A credit freeze is a tool for restricting access to your credit report. By freezing your report at each of the three credit reporting agencies (Experian, Equifax, dand TransUnion) you prevent any new creditors from accessing your credit report.
Since pulling your credit report is almost always the first step to giving you a new credit account (think credit card, personal loan, car loan, etc) it’s almost impossible to open new credit accounts in your name while your credit is frozen.
A freeze helps protect you from identity theft (specifically credit accounts fraudulently opened in your name) but it also means that you’ll need to think ahead and unfreeze your credit before you apply for any new credit of your own.
To freeze your credit you’ll have to contact each of the credit reporting companies individually.
- Experian: 1-888-397-3742 or online here
- Equifax: 1-800-349-9960 or online here
- TransUnion: 1-888-909-8872 or online here
You’ll likely need information like your Social Security number, birthdate, and address to prove your identity when you’re initiating the freeze and it can take as long as 24 to 48 hours for your freeze to take effect. You’ll receive a confirmation from each credit reporting company along with a Personal Identification Number you’ll need to save in a safe place. That PIN will be required when you want to lift the credit freeze, either temporarily or permanently – so don’t lose it!

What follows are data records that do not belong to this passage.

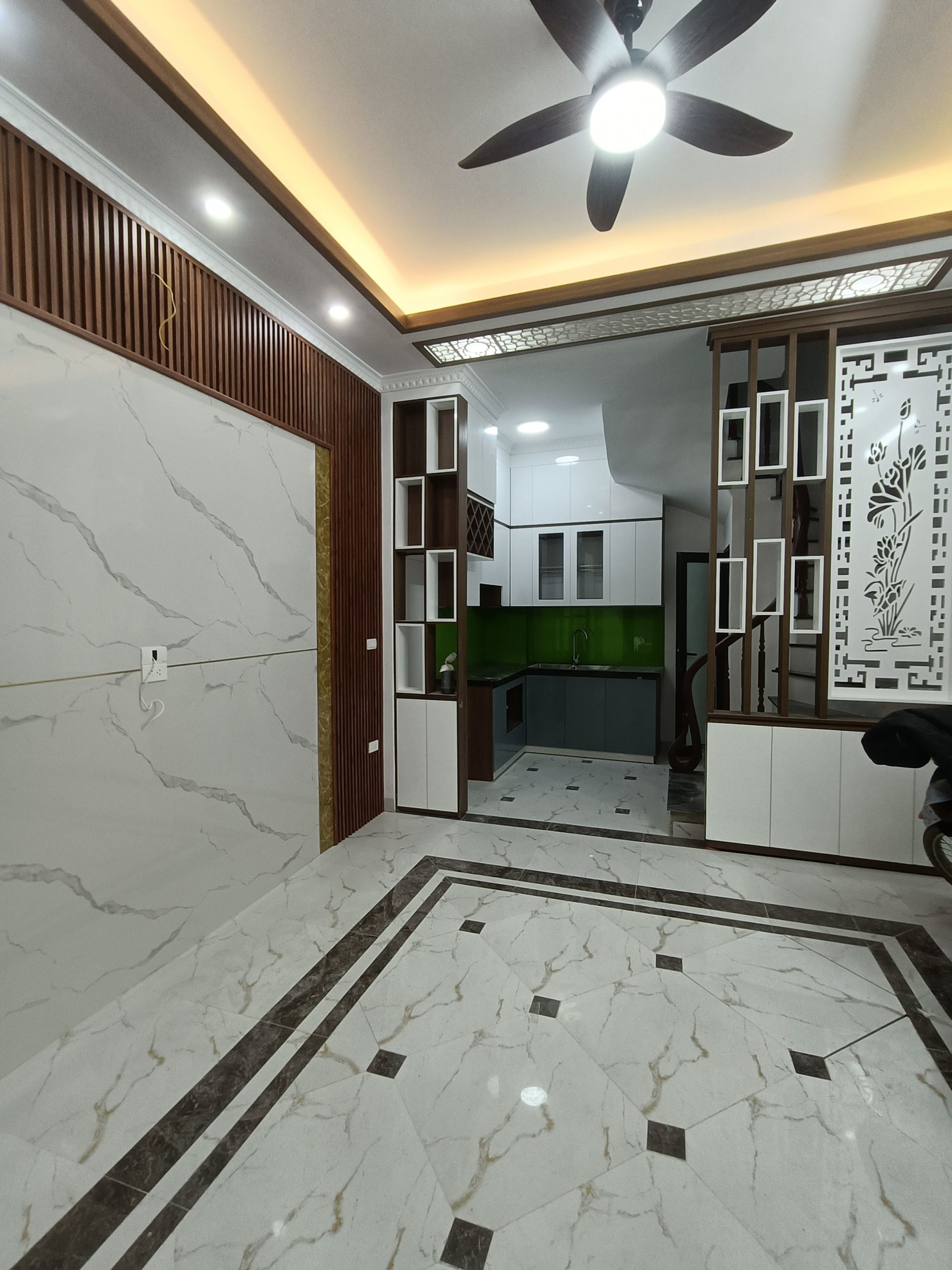 BÁN NHÀ NGÔ GIA TỰ – 30M² – 5 TẦNG – NHÀ MỚI KOONG – 2 MẶT THOÁNG – 10M RA Ô TÔ TRÁNH – Ô TÔ ĐỖ CỬA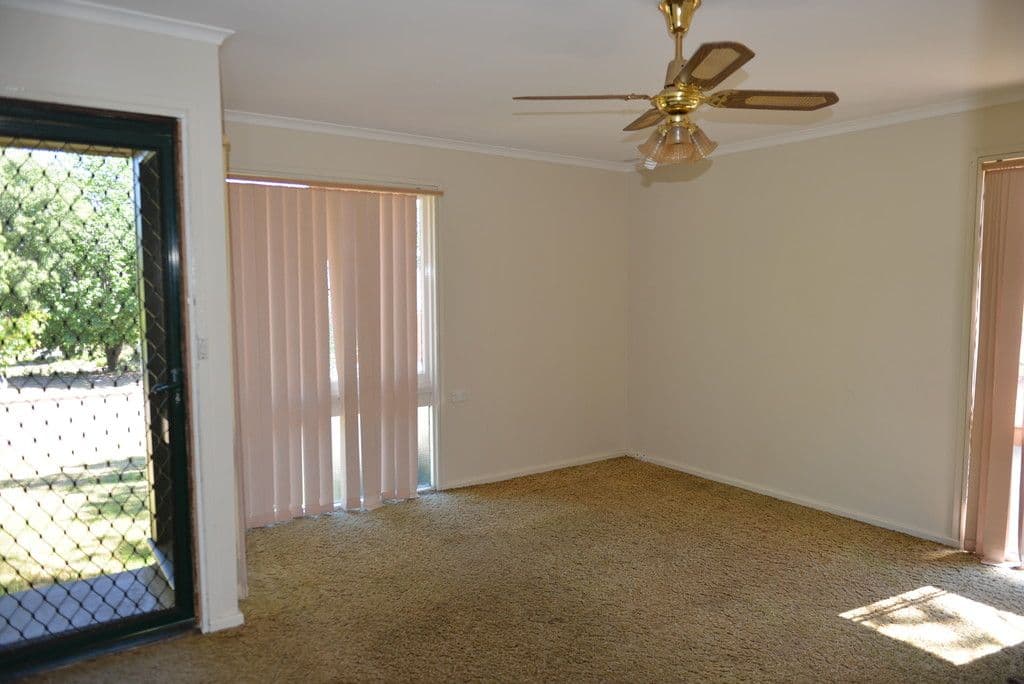 9 Crowther Street, YOUNG NSW 2594, Young - Thumbnail 6
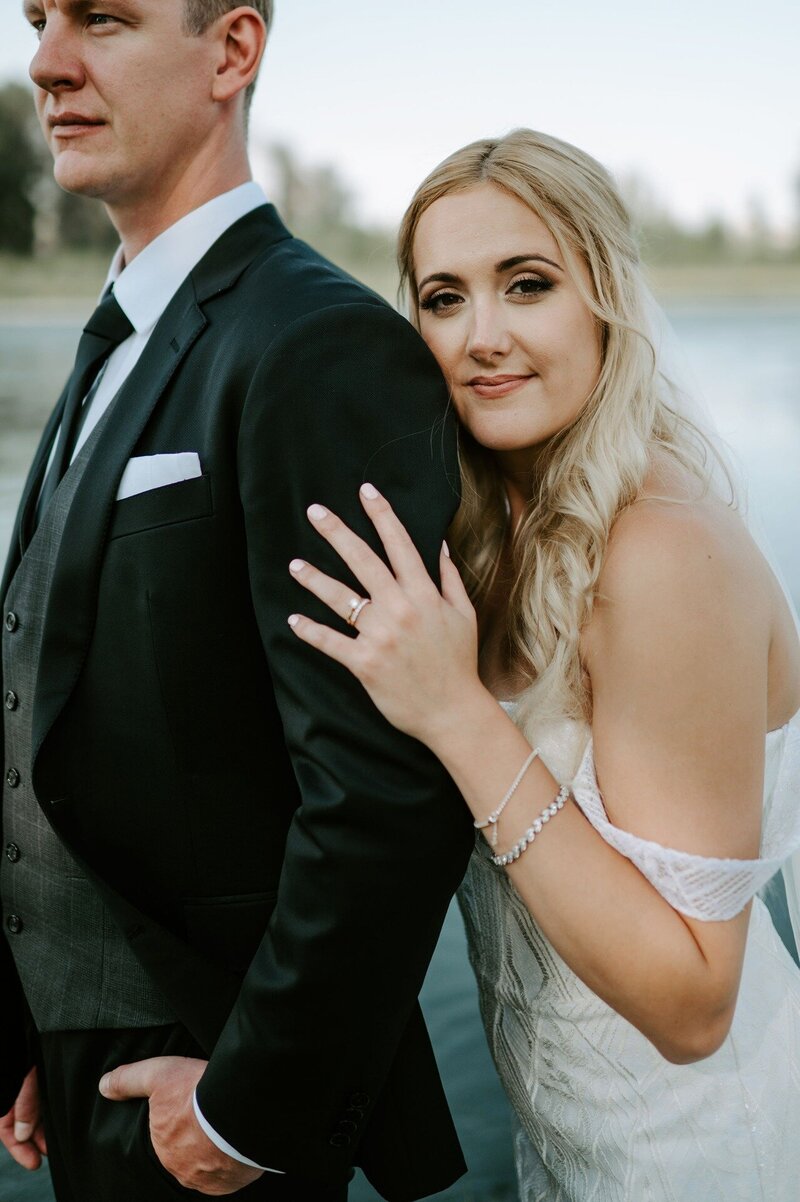 lake-house-wedding-calgary-34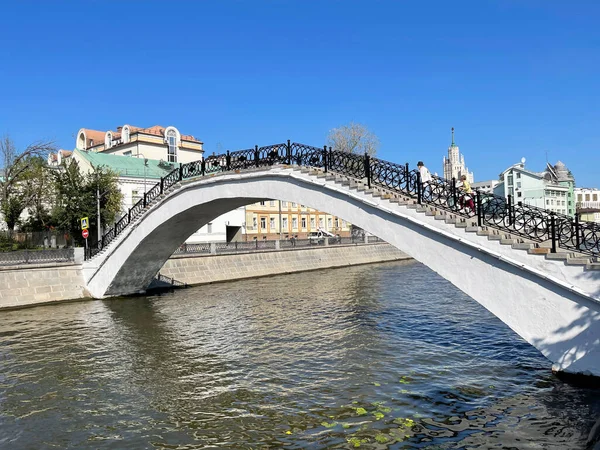 モスクワ ロシア 2021年8月28日 モスクワの歩行者サドヴニチェスキー橋 — ストック写真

Once your credit is frozen at all three agencies anyone requesting your credit report for new credit accounts won’t be able to get it. It likely will be released to your current creditors (existing mortgage, credit cards, etc) and any debt collectors working on their behalf who request it.
If you want to apply for a new credit card, a mortgage, an apartment rental, or anywhere that needs to check your credit you’ll need to remember to un-freeze your credit well ahead of time with the provided PIN.
You’ll have to lift the freeze individually at each credit agency since you can’t do it all at once in one place or with one phone call. Don’t wait until the last minute for this – while it’s supposed to take only an hour if you request online or by phone, it can take up to three business days so you should plan ahead to be safe. That’s the real downside to a credit freeze; it’s another thing to manage and remember when you’re doing anything involving credit, even things like renting an apartment that don’t actually involve you getting a loan or credit card.
Freezing your credit won’t lower your credit score – it has no impact at all.
It also doesn’t prevent you from getting your own free credit report every year from each credit reporting agency at www.annualcreditreport.com.
As of September 21, 2018 credit freezes are free in the United States.
The Federal Trade Commission has more information here about the new consumer protections and links to Equifax’s, TransUnion’s and Experian’s freeze pages. You can also find information about freezing your child’s credit.
Credit freezes are a strong tool for preventing identity theft but do add an additional step to requesting new credit of your own. You’ll still need to keep an eye on existing credit and banking accounts since freezing your credit doesn’t prevent fraud on your current accounts.